Whether you’re looking to get into a first home that you’ll live in for a few years, or simply buy a fixer-upper that you can rent out right away, there are still plenty of cities where your money is a fairly safe bet. We teamed up with Local Market Monitor, which tracks home prices and local economic factors in more than 300 housing markets, to put together a list of the Best Buy Cities–the top 20 housing markets to invest in for 2014. To come up with this list, Local Market Monitor pulled data for the largest 100 metropolitan statistical areas (a geographical designation used by the U.S. Census) with populations of at least 575,000. From there, the choices were ranked primarily on four factors: population, home prices, and the local jobs economy. Each of our Best Buy Cities have high population and job growth, relatively low home prices, and are still considered under-valued (although in every case except Virginia Beach-Norfolk, Va., home prices have gone up). This makes them fairly low-risk investment opportunities for buyers who are smart and know not to overpay.

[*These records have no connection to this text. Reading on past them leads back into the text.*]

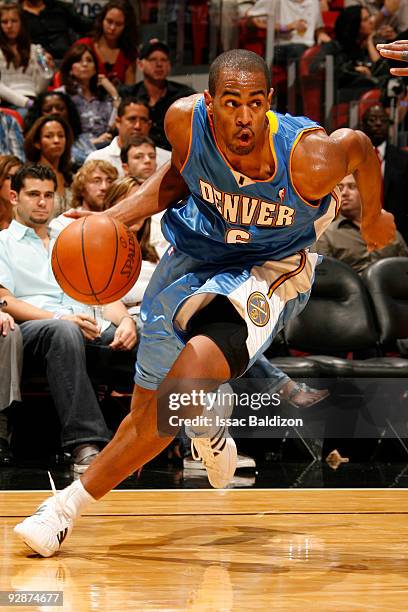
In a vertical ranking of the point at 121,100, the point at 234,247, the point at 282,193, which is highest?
the point at 282,193

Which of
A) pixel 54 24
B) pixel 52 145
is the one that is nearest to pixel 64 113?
pixel 52 145

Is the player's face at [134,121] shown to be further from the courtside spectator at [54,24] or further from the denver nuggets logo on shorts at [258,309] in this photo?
the denver nuggets logo on shorts at [258,309]

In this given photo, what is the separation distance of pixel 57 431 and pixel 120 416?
14.7 inches

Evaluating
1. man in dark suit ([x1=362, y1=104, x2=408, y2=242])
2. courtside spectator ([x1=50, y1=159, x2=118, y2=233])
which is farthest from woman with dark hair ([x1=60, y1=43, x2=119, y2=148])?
man in dark suit ([x1=362, y1=104, x2=408, y2=242])

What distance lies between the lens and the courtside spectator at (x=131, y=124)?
689cm

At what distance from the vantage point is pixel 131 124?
7.01 metres

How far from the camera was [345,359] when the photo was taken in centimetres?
571

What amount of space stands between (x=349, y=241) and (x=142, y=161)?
4.72ft

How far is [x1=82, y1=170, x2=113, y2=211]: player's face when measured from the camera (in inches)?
234

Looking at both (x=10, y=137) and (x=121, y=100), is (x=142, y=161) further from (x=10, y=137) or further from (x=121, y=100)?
(x=121, y=100)

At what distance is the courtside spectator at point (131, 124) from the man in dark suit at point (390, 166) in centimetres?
151

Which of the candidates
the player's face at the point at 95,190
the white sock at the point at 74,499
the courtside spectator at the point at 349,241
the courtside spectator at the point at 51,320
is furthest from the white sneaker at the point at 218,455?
the courtside spectator at the point at 349,241

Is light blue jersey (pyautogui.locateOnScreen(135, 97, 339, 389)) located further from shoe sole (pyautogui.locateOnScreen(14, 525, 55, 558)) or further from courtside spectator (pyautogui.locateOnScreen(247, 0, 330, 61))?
courtside spectator (pyautogui.locateOnScreen(247, 0, 330, 61))

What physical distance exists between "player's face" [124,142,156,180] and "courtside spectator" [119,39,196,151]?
104cm
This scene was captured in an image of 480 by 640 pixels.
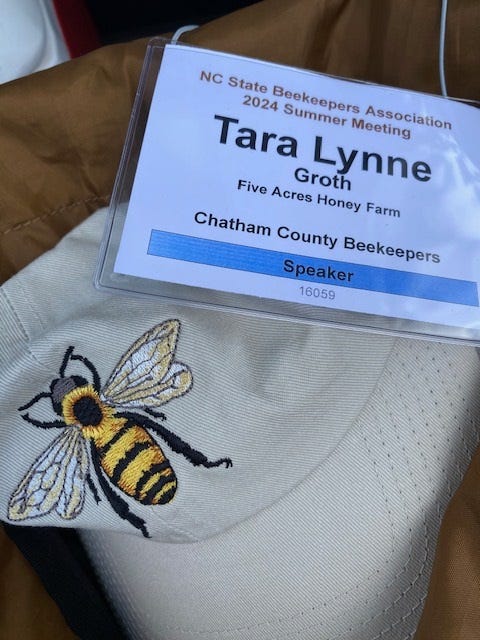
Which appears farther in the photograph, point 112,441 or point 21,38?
point 21,38

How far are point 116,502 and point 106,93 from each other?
297 millimetres

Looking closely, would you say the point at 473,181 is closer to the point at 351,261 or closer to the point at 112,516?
the point at 351,261

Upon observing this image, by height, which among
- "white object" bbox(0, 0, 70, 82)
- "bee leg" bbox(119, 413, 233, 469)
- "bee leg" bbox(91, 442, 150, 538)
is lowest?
"bee leg" bbox(91, 442, 150, 538)

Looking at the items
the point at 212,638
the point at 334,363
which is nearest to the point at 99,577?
the point at 212,638

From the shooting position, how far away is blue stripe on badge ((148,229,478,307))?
0.39 m

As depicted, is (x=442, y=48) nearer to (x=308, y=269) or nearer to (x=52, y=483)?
(x=308, y=269)

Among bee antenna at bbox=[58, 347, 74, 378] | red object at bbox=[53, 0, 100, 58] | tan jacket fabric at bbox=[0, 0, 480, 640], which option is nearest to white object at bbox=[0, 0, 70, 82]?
red object at bbox=[53, 0, 100, 58]

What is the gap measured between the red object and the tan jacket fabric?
1.01 ft

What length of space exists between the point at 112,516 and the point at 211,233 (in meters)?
0.20

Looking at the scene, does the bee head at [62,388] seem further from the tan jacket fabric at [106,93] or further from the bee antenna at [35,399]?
the tan jacket fabric at [106,93]

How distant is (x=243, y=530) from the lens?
0.47 metres

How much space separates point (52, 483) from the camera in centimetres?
41

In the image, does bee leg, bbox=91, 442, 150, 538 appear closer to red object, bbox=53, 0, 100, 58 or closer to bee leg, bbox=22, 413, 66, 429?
bee leg, bbox=22, 413, 66, 429

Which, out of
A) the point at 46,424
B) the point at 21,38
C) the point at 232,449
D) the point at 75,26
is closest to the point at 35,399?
the point at 46,424
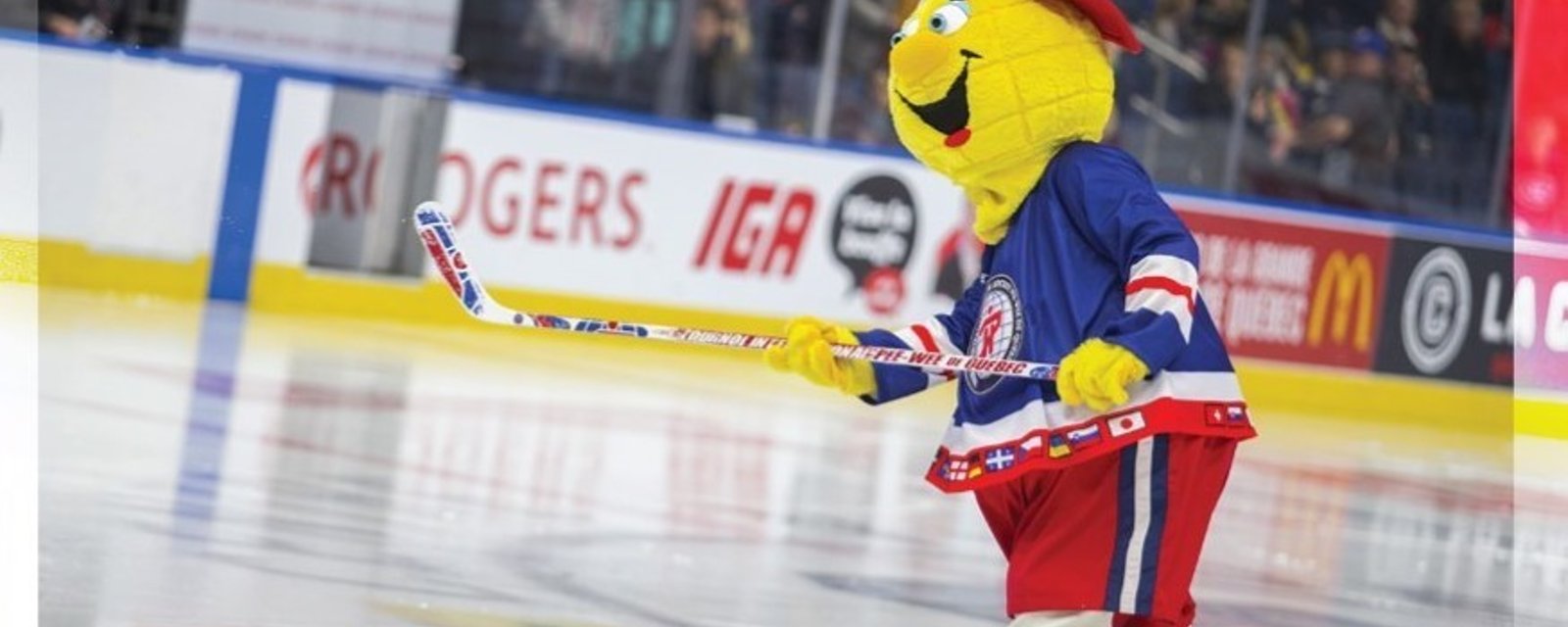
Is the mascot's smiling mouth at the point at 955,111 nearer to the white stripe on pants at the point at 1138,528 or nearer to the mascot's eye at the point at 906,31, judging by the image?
the mascot's eye at the point at 906,31

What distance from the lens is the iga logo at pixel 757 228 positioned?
11445 mm

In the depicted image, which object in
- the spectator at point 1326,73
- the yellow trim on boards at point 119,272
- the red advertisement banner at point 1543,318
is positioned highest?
the spectator at point 1326,73

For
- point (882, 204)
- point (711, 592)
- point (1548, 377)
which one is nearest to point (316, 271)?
point (882, 204)

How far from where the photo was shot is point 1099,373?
3373 millimetres

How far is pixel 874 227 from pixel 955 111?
7.94 meters

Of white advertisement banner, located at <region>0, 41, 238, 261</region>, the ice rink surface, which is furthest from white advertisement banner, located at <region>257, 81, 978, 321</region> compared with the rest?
the ice rink surface

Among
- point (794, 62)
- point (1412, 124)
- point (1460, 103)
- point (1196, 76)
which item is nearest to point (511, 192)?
point (794, 62)

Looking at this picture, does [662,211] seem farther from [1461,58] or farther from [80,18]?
[1461,58]

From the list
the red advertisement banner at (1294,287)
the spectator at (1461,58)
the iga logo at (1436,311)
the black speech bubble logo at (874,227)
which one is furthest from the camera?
the spectator at (1461,58)

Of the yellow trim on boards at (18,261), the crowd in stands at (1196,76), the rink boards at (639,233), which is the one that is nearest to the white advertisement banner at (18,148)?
the yellow trim on boards at (18,261)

The key to coming up with this list is a proprietary measure that Local Market Monitor dubs the “Equilibrium Home Price.” Basically, it tracks what the average price for a market should be, if speculation, weird distortions in local income, and other factors (like the housing collapse) weren’t present in the market. The measure presumes that prices will eventually return to this level. When homes are far under the equilibrium price, investors are getting a good buy and can expect to make a good return. The other important consideration for investors is, of course, a healthy local economy. After all, there is zero point in purchasing a home in a market where the population is fleeing. That’s why Best Buy Cities are places where opportunities are growing.

“We are at a stage in the economic cycle where job growth–and demand for housing–is accelerating in some markets,” says Ingo Winzer, founder of Local Market Monitor. “The types of jobs created are often lower-paying, most suitable for renters, younger people who are willing to move from somewhere else and who don’t want to own a house right now but might have a young family and would like to rent one.”

Fort Worth-Arlington, Tex., and Dallas-Plano-Irving, Tex., top the list of our Best Buy Cities, at No. 1 and No. 2, respectively. Both cities offer homes that would be within reach for middle-class Americans, at $168,383 in Fort Worth-Arlington and $180,645 in greater Dallas. Prices in greater Fort Worth are considered 20% below their actual value, according to Local Market Monitor. Homes in the greater Dallas region are 12% down, so less off, but they are expected to rise more–29%–over the next three years.

For buyers who intend to rent out their homes, the populations in these cities are growing at a healthy clip: from 2009 to 2012, at 4.9% in Fort Worth and 6.1% in Dallas. At that rate, Dallas is tied for the fastest-growing city on the Best Buy Cities list. It’s ranked fifth in terms of job growth, at 3% as of the latest Bureau of Labor Statistics stats. Driving the demand are companies like Dallas’s One Technologies, LP, an online credit monitoring marketing service that was ranked the fastest-growing private company in the area by the Dallas Business Journal.

“The total eventual returns may be higher in markets that are still under-priced right now–that’s why those are higher in the rankings–but the rental returns should be good in all of them,” Winzer says. “I particularly like the investment markets in Texas and Oklahoma, with their low unemployment rates and ability to profit for years from new shale oil and gas development.”